The last reason I can think of – at least, right now – why asteroids make very cool targets is that the asteroids themselves could be used as spacecraft.
The science-fiction way to do this is to find an asteroid and hollow it out with tunnels, crew compartments, fuel tanks, or big, cylindrical chambers. The excess rock and metal from the digging can be fed to mass drivers (or combined with antimatter) to propel the asteroid.
As big a fan as I would be of asteroid colonies or arkships to the outer Solar System and beyond, that’s a pretty farfetched idea at this point. However, an interesting possibility if we want to get to far-flung destinations is to locate an asteroid in an orbit that starts somewhere easy to get to and goes somewhere we want to go, and then hitch a ride. There’s an interesting class of resonant orbits called “cyclers,” which have the property that they rendezvous with two bodies of interest at least once per synodic period. For example, the so-called Aldrin cycler is an orbit trajectory that matches up with the Earth and Mars, with a travel time of 146 days between planets. All we’d have to do is get there and grab on!
We’re not likely to find an asteroid that is naturally on such an orbit, but we may locate asteroids that are on other potentially useful orbits. If we learn enough about asteroid deflection from our planetary defense studies, we might even be able to nudge asteroids onto such orbits, on purpose!

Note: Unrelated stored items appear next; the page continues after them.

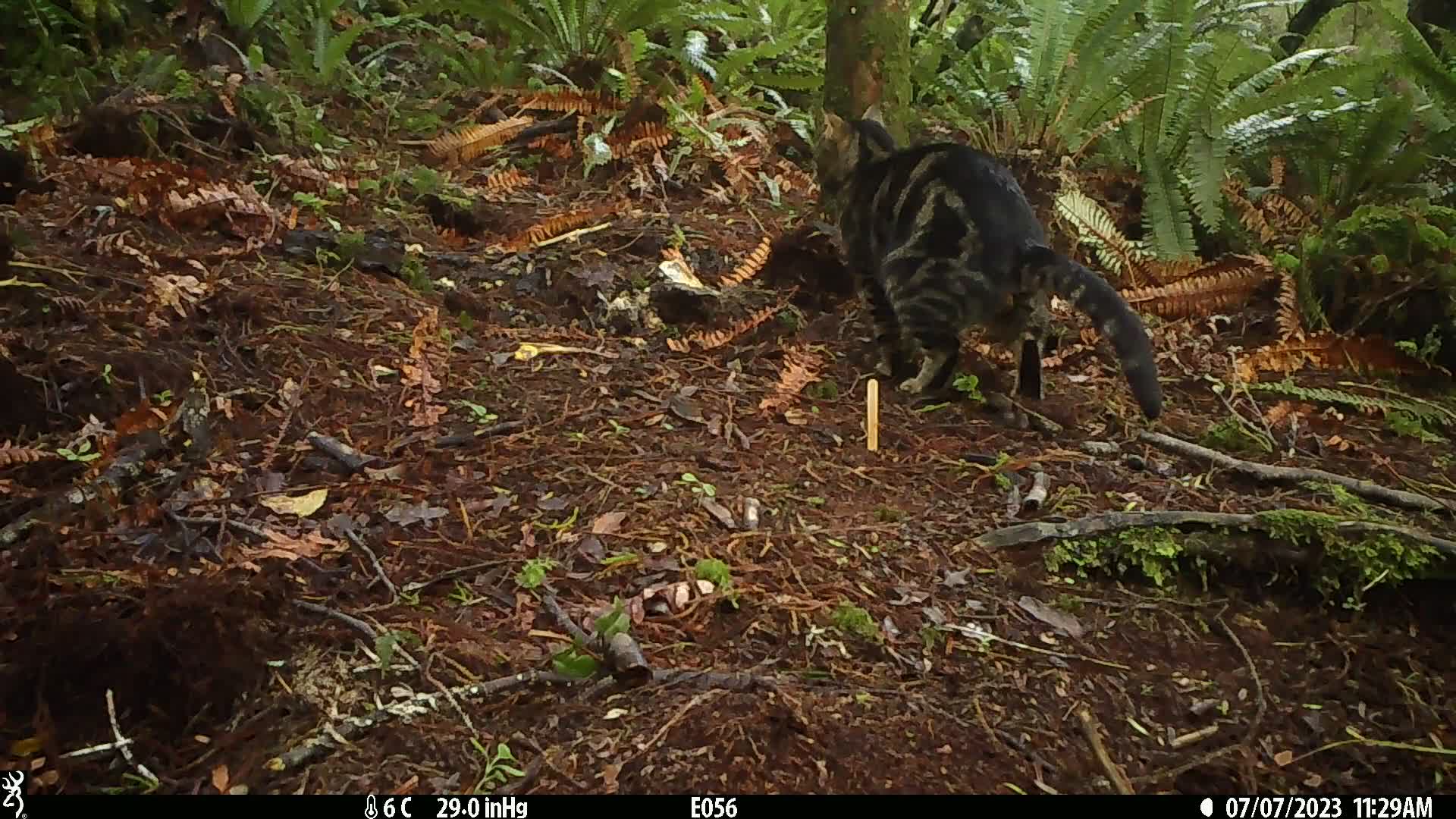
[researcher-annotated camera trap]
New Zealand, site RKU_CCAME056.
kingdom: Animalia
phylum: Chordata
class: Mammalia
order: Carnivora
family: Felidae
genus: Felis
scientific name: Felis catus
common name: domestic cat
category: cat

The Moon is a cool place to go. Mars is a cool place to go. Jupiter is a cool place to go. But, you know what? Asteroids are cool places to go, too. We will learn and benefit from any exploration destination. Small bodies, which come in all sorts of shapes, sizes, and compositions, may be very, very different from planets and moons. If we can learn how to use them as platforms for exploration, then perhaps we can jump off them to explore all the far reaches of the Solar System.